Central Europe in the Transoceanic Early Modern World

Friday, January 3, 2020: 4:10 PM
Mercury Ballroom (New York Hilton)
Merry E. Wiesner-Hanks, University of WisconsinMilwaukee
Historians who study the early modern period around the world have emphasized increased cultural contacts as the defining characteristic of the era. As the Journal of Early Modern History puts it in its self-description: “‘Early modern’ is a convenient description for the age that was marked by a quantum leap in the level of global interaction.”That quantum leap has largely been studied as one involving transoceanic movements of people, goods, and ideas. Because of this, the Indian, Atlantic, and Pacific Oceans have all emerged as important units for research and teaching in what some have dubbed a “new thalassology.” Where does ocean-centric analysis leave Central Europe? This paper will highlight the role of individuals from Central Europe in early modern transoceanic ventures,including adventurers, merchants, missionaries, engineers, soldiers, and settlers. It will examine Central European printers and mapmakers who were crucial producers of knowledge about the increasingly globalized world, as well as financiers, patrons, and consumers—male and female—whose money facilitated empire-building, missionary work, and trade.
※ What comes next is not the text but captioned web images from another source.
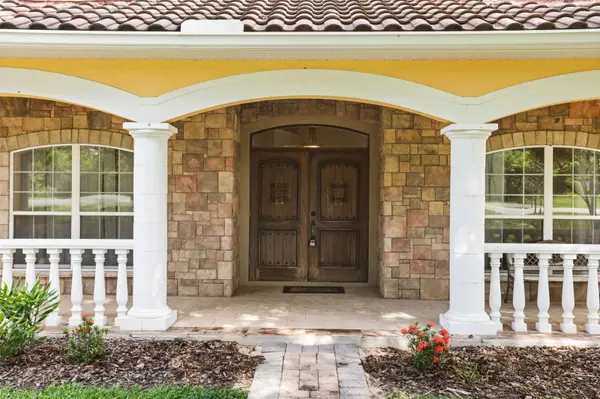 5554 PALM LAKE CIR, Orlando, FL 32819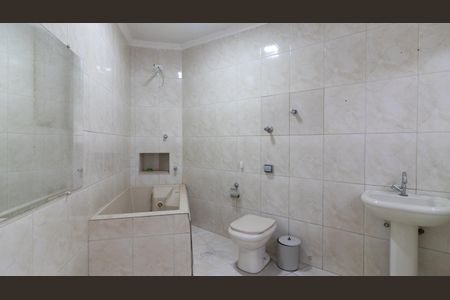 Casa para alugar com 300m², 6 quartos e 7 vagasBanheiro 2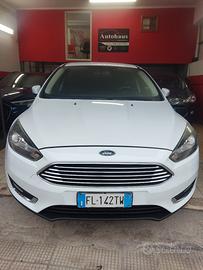 Ford focus 1.6    120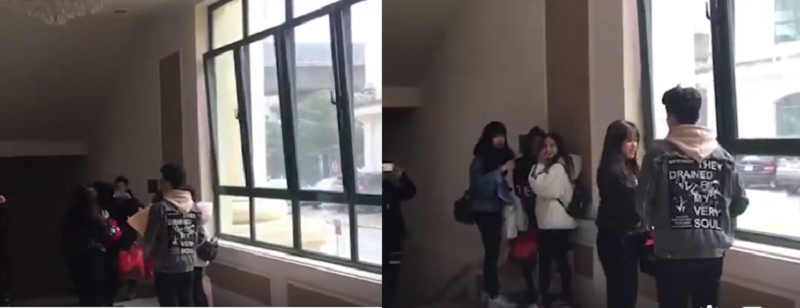 Thậm chí, anh chàng còn quỳ gối trước nhiều người để thể hiện tình cảm với cô bạn này. Về phía nữ sinh, cô bạn tỏ ra ngại ngùng trước hành động của anh chàng.
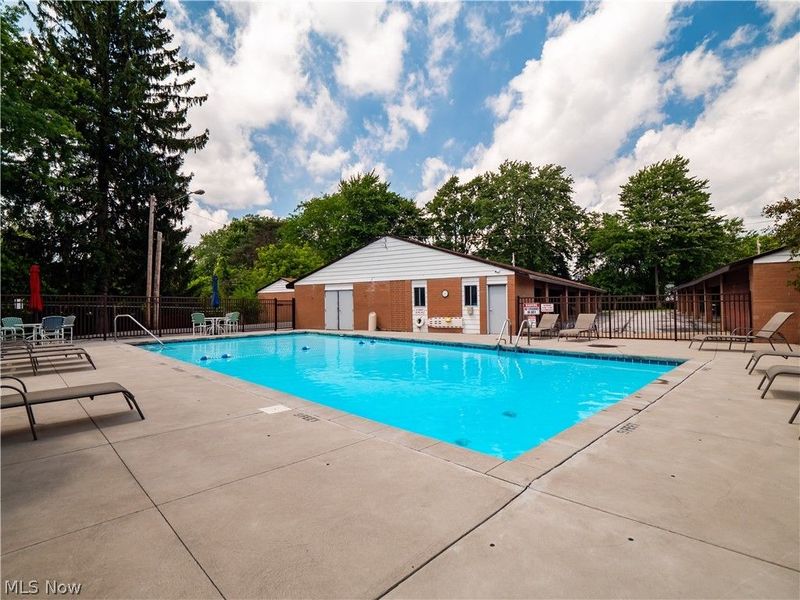 3675 Clague Road, Unit 316, North Olmsted, OH 44070 Photo 32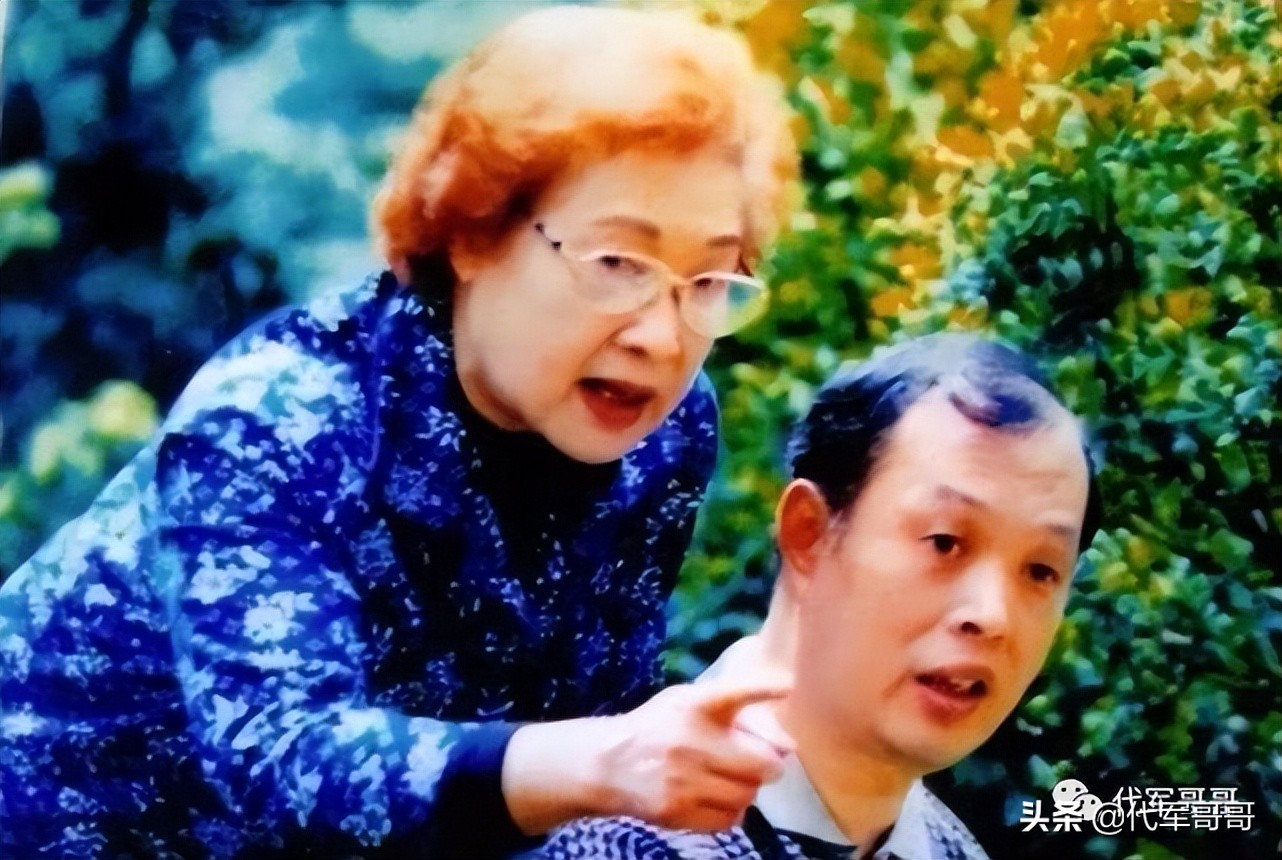 10,秦怡1965年,秦怡与著名影星金焰17岁的儿子金捷突然发病.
It will contend that Central Europeans were active in constructing transcultural experiences on a global scale—for better or worse—from Martin Waldseemüller’s 1507 map on, or even earlier if we think of ‘global’ as looking across lands as well as the seas, for Central European people had directly confronted, travelled in, and traded with the expanding Ottoman Empire long before Columbus, and were important figures in the expansion of Muscovy into the Russian Empire. Thus the paper will argue both that the transoceanic world was not created solely by Western Europeans, and that key transregional and global interactions in the early modern period were not limited to those that crossed oceans.